Bates’ research modelling work investigates how successful this brief exhalation method is at preventing the lung surfaces sticking together.
When the Covid-19 crisis hit he got a message from a colleague saying a physician was using the APRV mode to treat the first Covid patient in Vermont that had been put on ventilation, and it seemed to be working effectively.
“I thought that doesn’t actually surprise me based on what I know about the mechanisms. So that became the basis of the idea I had for making this cheap emergency ventilator.”
Bates had a clear idea of the mechanical design, based on a unique new approach to other ventilator designs. And after talking with a research engineer at the university he unexpectedly had a working prototype within 24 hours. It’s called the Vermontilator.
The team are now working through the FDA’s 50-page specifications for emergency use approval.
“There’s a number of things that you don’t necessarily think about with something like this, but are very necessary to take care of, even if it’s for emergency use. Things like electrical testing, pouring water on it to make sure it doesn’t leak, it’s got to have a handle on it, and a design so we can attach it to something,” he says.
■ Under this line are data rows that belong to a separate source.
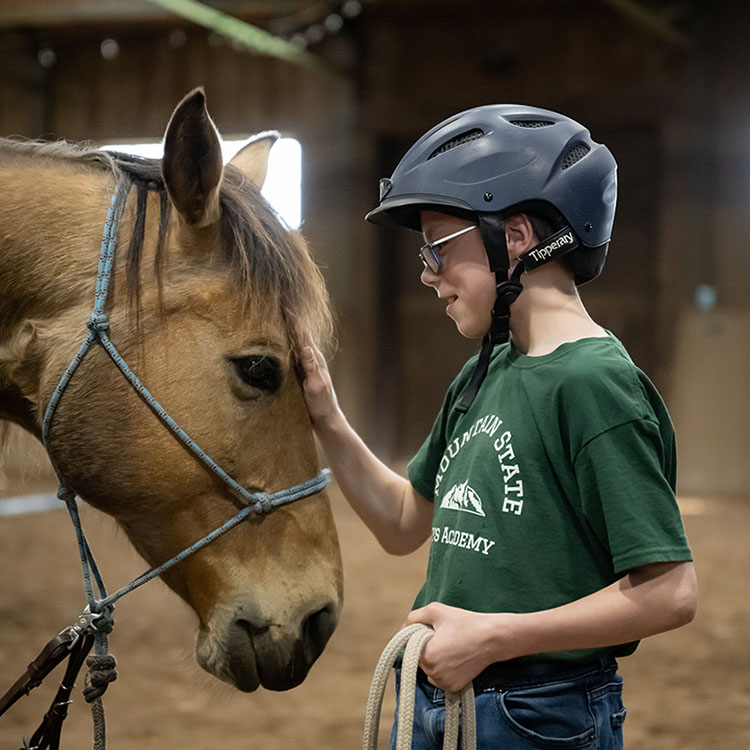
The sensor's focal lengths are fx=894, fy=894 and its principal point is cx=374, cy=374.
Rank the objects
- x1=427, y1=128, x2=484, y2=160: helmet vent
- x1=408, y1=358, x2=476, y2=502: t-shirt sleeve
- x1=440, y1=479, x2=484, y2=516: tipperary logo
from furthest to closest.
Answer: x1=408, y1=358, x2=476, y2=502: t-shirt sleeve
x1=427, y1=128, x2=484, y2=160: helmet vent
x1=440, y1=479, x2=484, y2=516: tipperary logo

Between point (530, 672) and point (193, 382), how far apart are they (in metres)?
0.60

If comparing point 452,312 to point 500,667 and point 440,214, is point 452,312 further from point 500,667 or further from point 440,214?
point 500,667

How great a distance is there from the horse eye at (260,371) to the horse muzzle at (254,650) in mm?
317

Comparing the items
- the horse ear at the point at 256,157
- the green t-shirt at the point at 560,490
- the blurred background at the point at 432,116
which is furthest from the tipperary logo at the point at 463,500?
the blurred background at the point at 432,116

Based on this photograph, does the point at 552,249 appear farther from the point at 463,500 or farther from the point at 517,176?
the point at 463,500

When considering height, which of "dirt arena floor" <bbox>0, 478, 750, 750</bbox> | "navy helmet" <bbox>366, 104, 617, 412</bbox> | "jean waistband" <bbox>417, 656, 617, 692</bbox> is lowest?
"dirt arena floor" <bbox>0, 478, 750, 750</bbox>

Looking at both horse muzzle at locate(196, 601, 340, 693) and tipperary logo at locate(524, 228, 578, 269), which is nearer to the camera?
tipperary logo at locate(524, 228, 578, 269)

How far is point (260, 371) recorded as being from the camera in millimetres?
1292

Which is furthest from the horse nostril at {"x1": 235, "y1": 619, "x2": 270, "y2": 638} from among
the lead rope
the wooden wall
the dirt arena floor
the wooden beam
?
the wooden wall

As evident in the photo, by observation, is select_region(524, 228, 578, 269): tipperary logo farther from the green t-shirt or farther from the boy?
the green t-shirt

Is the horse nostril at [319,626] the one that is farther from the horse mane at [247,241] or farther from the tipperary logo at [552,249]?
the tipperary logo at [552,249]

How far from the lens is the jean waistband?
1071 mm

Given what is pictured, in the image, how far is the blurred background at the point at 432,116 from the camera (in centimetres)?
765

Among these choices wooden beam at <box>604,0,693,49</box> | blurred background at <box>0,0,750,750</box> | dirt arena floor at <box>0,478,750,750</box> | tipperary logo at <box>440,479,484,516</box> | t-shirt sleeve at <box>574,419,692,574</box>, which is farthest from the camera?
blurred background at <box>0,0,750,750</box>
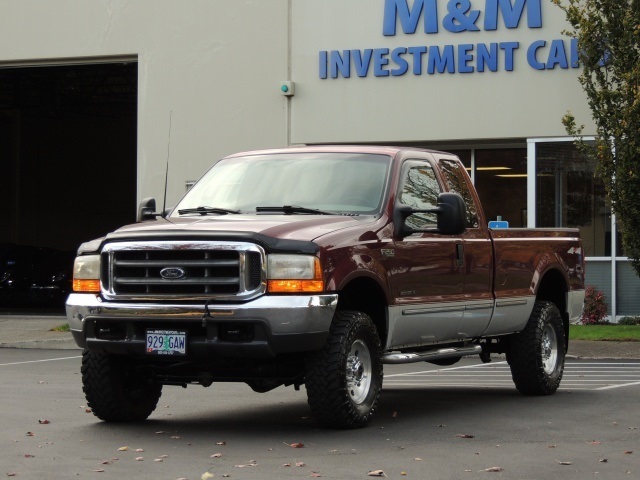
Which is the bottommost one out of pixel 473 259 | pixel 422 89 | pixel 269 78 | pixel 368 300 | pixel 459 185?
pixel 368 300

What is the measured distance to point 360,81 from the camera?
998 inches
Their project is a gamble, depending on our changing knowledge of the virus and the best treatment methods, he concedes.
“Most of the patients who do end up on ventilators end up on a [different] ventilation scheme, but APRV is also widely used.
“The [ventilation modes] have not been put head-to-head in patients yet, because that’s a big job, but hopefully we’ll know eventually. We’re learning a lot fast, but we don’t fully know.”
He says the low-cost design may have the biggest benefits for poor countries, whose health systems could still be overwhelmed by Covid patients.